I moved toward the flame, wishing I had a sword, anything.
The flame rose into the sky and the boulder with it. In the sweeping, burning snow like cinders I saw a the great thing against the blackness of that un-sky.
It curled its lips at me to reveal teeth the color of a smithy’s sparks. Its claws gleamed like steel and its breath carried the scent of roses. It was a great white wolf, one eye a blue flame and one pitch black. No, it was not pitch black, it contained all the stars, as though it had caught the heavens that were missing above.
I looked up again, and somehow, there were more stars than I had ever seen in my life. They swirled through the sky and spun around us. The sun rose and set.
“You see me, now.” It spoke with a voice that was eerily familiar.
“Tell me,” it struck me when I spoke, the creature’s voice was the same as mine, “What do I see?”
It pointed a claw at the sky. A spinning ball emerged from it and flew closer to us. It was mostly blue, but also brown and green and white as snow.
“Your world,” it said before casting it away, “and all the others.”

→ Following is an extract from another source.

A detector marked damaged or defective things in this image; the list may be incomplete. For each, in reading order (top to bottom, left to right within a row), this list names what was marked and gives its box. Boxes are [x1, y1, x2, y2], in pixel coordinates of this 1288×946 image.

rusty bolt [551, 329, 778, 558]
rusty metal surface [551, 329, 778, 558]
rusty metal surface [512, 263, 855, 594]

More spheres, more stars, more suns than I could count spun past us through the sky.
“You are just one of many. No need to think of your kingdom. Kingdoms rise and crumble as quickly as late summer flowers.”
“How do you know of my kingdom?” I took a step back.
“Your kingdom belongs to true wolves. Your kind is mixed with man. It doesn’t do to keep the throne beneath your flimsy claws. Let it go.”
This was no vision, no helpful spirit. This creature was not on my side.
 
; “Stay with me and I can make you pure.”
I withdrew, focusing on my claws, letting them come out.
It continued, “Snow is pure, white wolf, and men can never be so…And yet you think you are the keepers of the snow and all that lies above and below it.”
“A wolf is no better. Does a pure creature crush another between its jaws?”
A wicked grin spread across his features, “I was going to leave you for my son, but while I have you here, let us find out.”
He moved like liquid lightning. There was nowhere to go. I raised my claws and he descended a swirling smoking mass of sparking teeth and razor sharp fur and glistening claws.
“Back old beast!”
My body skidded through the burning snow, and then I looked up to see Draugr. Relief and pain flooded through me at the same time, and then the wolf came for him.
And he was smoke and then he was a great gray wolf, almost as large, his gray eyes glowing white as they had that other night.
“We are leaving, old wolf.”
The wolf looked at Draugr whose hackles were raised and claws were raking through the snow. He must have decided it was not worth the trouble because he walked away, and faced the sky.
Draugr returned to his man form and ran to me. I was in his arms, then. He lifted me up, and we were home.
It was funny that I thought of the meadow by his hut as home. I leaned my head into his shoulder and let the blackness take me.
Chapter 10
Hafporir
Something cool on my forehead brought me out of my fog. I opened my eyes to see Draugr kneeling over me, a bowl in one hand and a cloth in the other. I looked into those gray eyes. I saw the death that had almost befell me, and I reached for his neck.
His eyes widened. I wrapped my hand around the back of his neck, tangling it in his dark locks, and pulled him toward me.